The link to the article about the Nobel Prize winner in medicine is interesting and I didn't see it in the UK press. But it's no surprise to me at all.I read a variety of sources of information and have come to that type of conclusion for myself many times over.
Here's a link to an interview by a young girl who has suffered awful side effects after she had the Gardasil vaccine:
http://www.rockymountainnews.com/videos/detail/ashley-story/ - then tell me if this vaccine is safe. There are many more stories like this.
I'm glad I don't have a daughter of the age when I would be asked to agree to vaccinating her for this disease. What happened to teaching your daughter about when is appropriate to start sexual relations? This is one way that this disease could be halted or at least slowed down burt no-one talks about this that I've ever seen or read. My step-daughter started sexual relations at 15, and has had more than one test for STD since. I've never had a test for an STD, routine or otherwise. I waited until I was 18, but I'm not sure if that's a factor. Maybe, maybe not. We'll teach our son of nearly 12 about this sort of thing when it's appropriate, and have already started dropping hints about what's appropriate and when, as they grow up a lot more quickly nowadays.
I agree with zseveral people on this thread who say they'd rather have the illness than the vaccine. I was vaccinated as a child and I was not a well child and I still had the illnesses I was vaccinated against! My younger sister wasn't vaccinated and was much healthier as a result. Unfortunately, she caught up on all her vaccines as an adult that were "missed" as a child and has had health problems since, as has her small son who was also vaccinated. She's done enough of her own research to know this to be the case and is going through a programme to detox herself and her son of the effects of these vaccines.
We didn't vaccinate our Son but used homeopathy to build his immune system; he had measles and chickenpox, which we were helped to manage effectively and safely by our homeopath. According to some naturopaths, these are childhood diseases which help the child's immune system develop as it needs to, not artifically via vaccines. He was the most healthy child in his peer group and has been ever since - and is also more sensitive to things that cause illness, which is a good thing, not a bad thing. the body needs a warning system to tell us if we're sick, not the other way round. We have been highly indoctrinated in the West to believe illness or a sensitivity to pathogens is a bad thing, when it's not. Illness is what helps the body produce the right anti-bodies at the right time when they're needed, and from all the research and reading we have done for ourselves, we don't need any medical or scientific degrees to understand how the body works naturally, when left to do what it does best when it's ill. So I agree with "blobby" or Robin Allan wholeheartedly in this respect.

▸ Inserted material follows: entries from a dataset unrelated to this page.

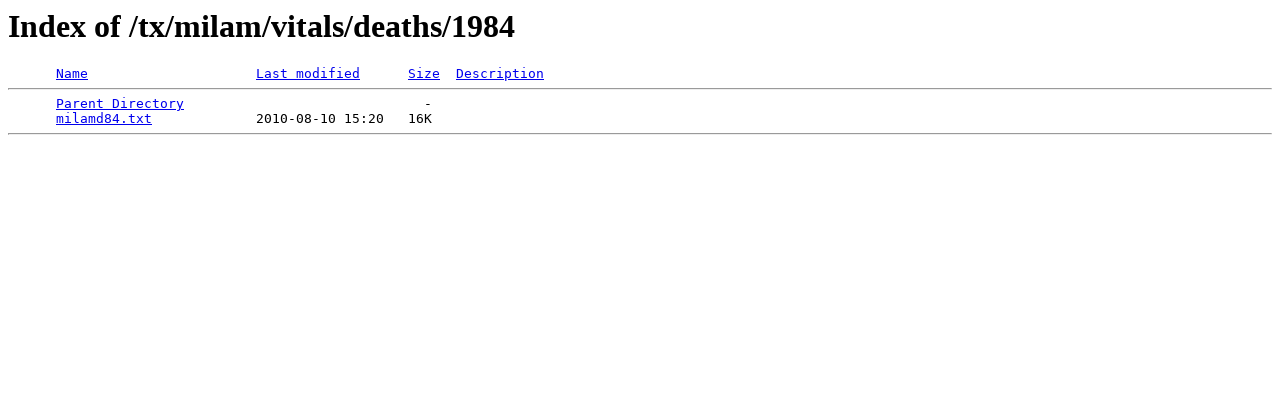

--- FILE ---
content_type: text/html;charset=ISO-8859-1
request_url: http://files.usgwarchives.net/tx/milam/vitals/deaths/1984/?C=M;O=A
body_size: 305
content:
<!DOCTYPE HTML PUBLIC "-//W3C//DTD HTML 3.2 Final//EN">
<html>
 <head>
  <title>Index of /tx/milam/vitals/deaths/1984</title>
 </head>
 <body>
<h1>Index of /tx/milam/vitals/deaths/1984</h1>
<pre>      <a href="?C=N;O=A">Name</a>                     <a href="?C=M;O=D">Last modified</a>      <a href="?C=S;O=A">Size</a>  <a href="?C=D;O=A">Description</a><hr>      <a href="/tx/milam/vitals/deaths/">Parent Directory</a>                              -   
      <a href="milamd84.txt">milamd84.txt</a>             2010-08-10 15:20   16K  
<hr></pre>
</body></html>
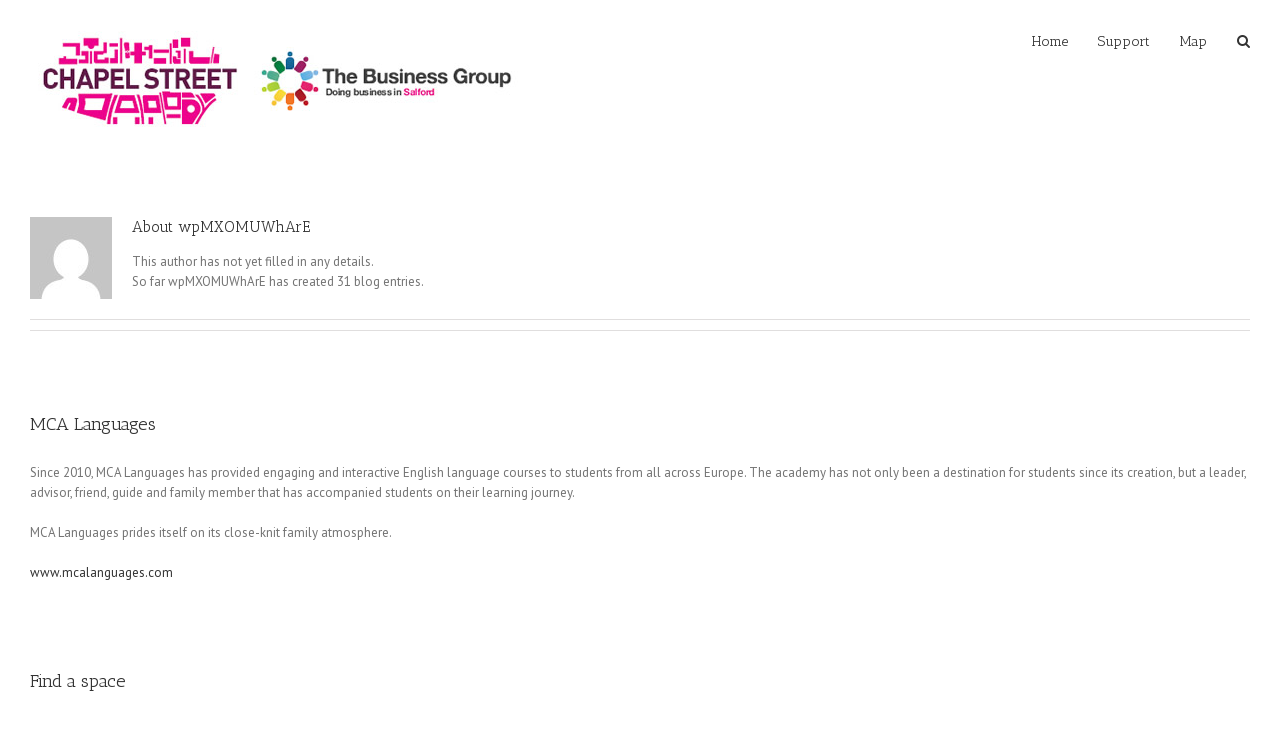

--- FILE ---
content_type: text/plain
request_url: https://www.google-analytics.com/j/collect?v=1&_v=j102&a=151780363&t=pageview&_s=1&dl=https%3A%2F%2Fchapelstreet.org%2Fauthor%2Fwpmxomuwhare%2Fpage%2F3%2F&ul=en-us%40posix&dt=chapelstreet.org%20-%20wpMXOMUWhArE&sr=1280x720&vp=1280x720&_u=IEBAAEABAAAAACAAI~&jid=1947080949&gjid=1412380242&cid=43015278.1769584254&tid=UA-84321506-1&_gid=235263321.1769584254&_r=1&_slc=1&z=1475414288
body_size: -451
content:
2,cG-P7LBDYVBTW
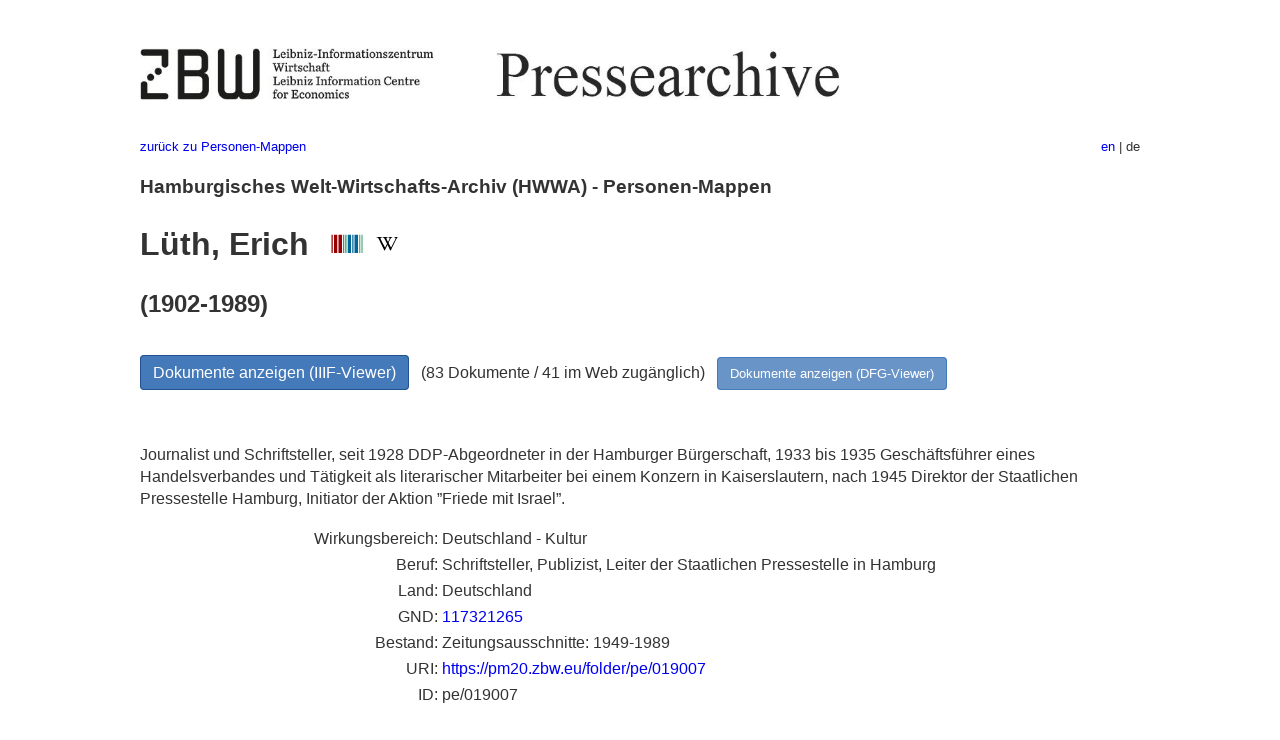

--- FILE ---
content_type: text/html
request_url: https://pm20.zbw.eu/folder/pe/0190xx/019007/about.de.html
body_size: 5383
content:
<!DOCTYPE html>
<html xmlns="http://www.w3.org/1999/xhtml" lang="de" xml:lang="de">
<head>
  <meta charset="utf-8" />
  <meta name="generator" content="pandoc" />
  <meta name="viewport" content="width=device-width, initial-scale=1.0, user-scalable=yes" />
  <meta name="description" content="Dossier zu Lüth, Erich (1902-1989;
Deutschland - Kultur). Aus deutscher und internationaler Presse,
1908-1949." />
  <link rel="alternate" hreflang="en" href="https://pm20.zbw.eu/folder/pe/0190xx/019007/about.en.html" />
  <link rel="alternate" hreflang="de" href="https://pm20.zbw.eu/folder/pe/0190xx/019007/about.de.html" />
  <title>Lüth, Erich | ZBW Pressearchive</title>
  <style>
      code{white-space: pre-wrap;}
      span.smallcaps{font-variant: small-caps;}
      span.underline{text-decoration: underline;}
      div.column{display: inline-block; vertical-align: top; width: 50%;}

  </style>
  <link rel="stylesheet" href="/styles/simple.css" />
  <!--[if lt IE 9]>
    <script src="//cdnjs.cloudflare.com/ajax/libs/html5shiv/3.7.3/html5shiv-printshiv.min.js"></script>
  <![endif]-->
</head>
<body>
<header>
  <img src="/images/zbw_pm20.de.png" alt="ZBW PM20 Logo" usemap="#logomap"/>
  <map name="logomap"> <area alt="ZBW home" shape="rect" coords="0,0,166,73" href="https://www.zbw.eu/de" /><area alt="PM20 home" shape="rect" coords="180,0,1041,73" href="/about.de.html" /></map>
<div class="hint is-flex">
  <span class="has-text-left">
  <a href="../../about.de.html">zurück zu Personen-Mappen</a>
  </span>
  <span class="has-text-right">
    <a href="/folder/pe/0190xx/019007/about.en.html">en</a> | de
  </span>
</div>
</header>
<h3
id="hamburgisches-welt-wirtschafts-archiv-hwwa---personen-mappen">Hamburgisches
Welt-Wirtschafts-Archiv (HWWA) - Personen-Mappen</h3>
<h1 id="lüth-erich-wikidata-item-wikipedia">Lüth, Erich  <a
href="http://www.wikidata.org/entity/Q102468"><img
src="/images/Wikidata-logo.svg" class="inline-icon"
alt="Wikidata item" /></a> <a
href="https://de.wikipedia.org/wiki/Erich_L%C3%BCth"><img
src="/images/Wikipedia-W.svg" title="Wikipedia" class="inline-icon"
alt="Wikipedia" /></a></h1>
<h2 id="section">(1902-1989)</h2>
<div class="spacer">
 
</div>
<p><a class="btn" href="https://pm20.zbw.eu/iiifview/folder/pe/019007" rel="nofollow">Dokumente
anzeigen (IIIF-Viewer)</a>   (83 Dokumente / 41 im Web zugänglich)  
<a class="btn-small" href="https://pm20.zbw.eu/dfgview/pe/019007" rel="nofollow">Dokumente
anzeigen (DFG-Viewer)</a></p>
<div class="spacer">
 
</div>
<p><a id="filmsections" /></p>
<div class="spacer">
 
</div>
<p>
Journalist und Schriftsteller, seit 1928 DDP-Abgeordneter in der
Hamburger Bürgerschaft, 1933 bis 1935 Geschäftsführer eines
Handelsverbandes und Tätigkeit als literarischer Mitarbeiter bei einem
Konzern in Kaiserslautern, nach 1945 Direktor der Staatlichen
Pressestelle Hamburg, Initiator der Aktion ”Friede mit Israel”.
</p>
<div class="fieldtable">
<table>
<colgroup>
<col style="width: 37%" />
<col style="width: 62%" />
</colgroup>
<tbody>
<tr>
<td style="text-align: right;">Wirkungsbereich</td>
<td>Deutschland - Kultur</td>
</tr>
<tr>
<td style="text-align: right;">Beruf</td>
<td>Schriftsteller, Publizist, Leiter der Staatlichen Pressestelle in
Hamburg</td>
</tr>
<tr>
<td style="text-align: right;">Land</td>
<td>Deutschland</td>
</tr>
<tr>
<td style="text-align: right;">GND</td>
<td><a href="https://d-nb.info/gnd/117321265">117321265</a></td>
</tr>
<tr>
<td style="text-align: right;">Bestand</td>
<td>Zeitungsausschnitte: 1949-1989</td>
</tr>
<tr>
<td style="text-align: right;">URI</td>
<td><a href="https://pm20.zbw.eu/folder/pe/019007" rel="nofollow">https://pm20.zbw.eu/folder/pe/019007</a></td>
</tr>
<tr>
<td style="text-align: right;">ID</td>
<td>pe/019007</td>
</tr>
</tbody>
</table>
</div>
<script type="application/ld+json">
{
    "@context" : "http://schema.org",
    "@type" : "WebSite",
    "name" : "ZBW Pressearchive",
  "publisher" : {
    "@type" : "EducationalOrganization",
    "name" : "ZBW - Leibniz-Informtionszentrum Wirtschaft",
    "sameAs" : "http://www.wikidata.org/entity/Q317179"
  },
    "url" : "https://pm20.zbw.eu"
}
</script>
<script type="application/ld+json">
{"@context":"https://schema.org/","@graph":[{"about":{"nationality":{"name":"Deutschland","@type":"Country"},"sameAs":"http://www.wikidata.org/entity/Q102468","name":"Lüth, Erich","@type":"Person","description":"Schriftsteller, Publizist, Leiter der Staatlichen Pressestelle in Hamburg. (Deutschland - Kultur)"},"@type":"CreativeWork","isPartOf":{"@type":"Collection","name":"Pressearchiv 20. Jahrhundert","sameAs":"http://www.wikidata.org/entity/Q36948990"},"name":"Lüth, Erich (1902-1989; Deutschland - Kultur)"}]}
</script>
<footer>
  <p>Stand: 2013-07-25</p>
  <p><a href="../../about.de.html">zurück zu Personen-Mappen</a></p>
<p><a href="ma&#105;l&#116;o&#58;%69&#110;&#102;o%40zbw&#46;eu?subject=Feedback%20zu%20PM20%20Lüth, Erich&body=%0D%0A%0D%0A%0D%0A---%0D%0Ahttps://pm20.zbw.eu/folder/pe/0190xx/019007/about.de.html">Feedback</a> &nbsp;
<a href="/about-pm20/legal.de.html">Rechtliches</a> &nbsp;
<a href="https://www.zbw.eu/de/impressum/">Impressum</a> &nbsp; <a href="https://www.zbw.eu/de/datenschutz/">Datenschutz</a> &nbsp;
Alle Metadaten unter <a href="https://creativecommons.org/publicdomain/zero/1.0/deed.de">CC0</a> Lizenz</p>
</footer>
</body>
</html>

When I travelled to India three years ago, I didn't take malaria medication, I used homeopathy for malaria. And I was fine. The same with Thailand and wherever else I have travelled in my many and varied travels.And this will the way we do things in the future.
At the end of the day, we all have to make our own minds up based on our own personal beliefs, based on the varied research we've done or we can otherwise accept the "truth" of the pharmaceuticals, the FDA and all the other agencies involved, which we don't. I have had to learn to respect the view of others who choose to vaccinate their children, even after lending out our many books about vaccinations. Hard to do but true.
Lastly, we all have an entitlement to our own opinions. I don't agree with some of what's been written here, but I'm not interested in taking the stand that some of the posters here have taken, and writing some pretty personal attacks in posts made by other forum posters in this thread. And I've seen it elsewhere on this forum, which is a real shame.
Let's agree that everyone has a right to their own opinion, and not slam others for what we may judge as incorrect thoughts or ideas. These may not be right to us but they're right for the person who holds that view however they have come to it, so respect it and find a way of writing your piece that doesn't descend into a personal attack, and gives others useful information or reports on your good or not so good experiences that you can share with others in a constructive way in order that others can learn about both sides of the argument.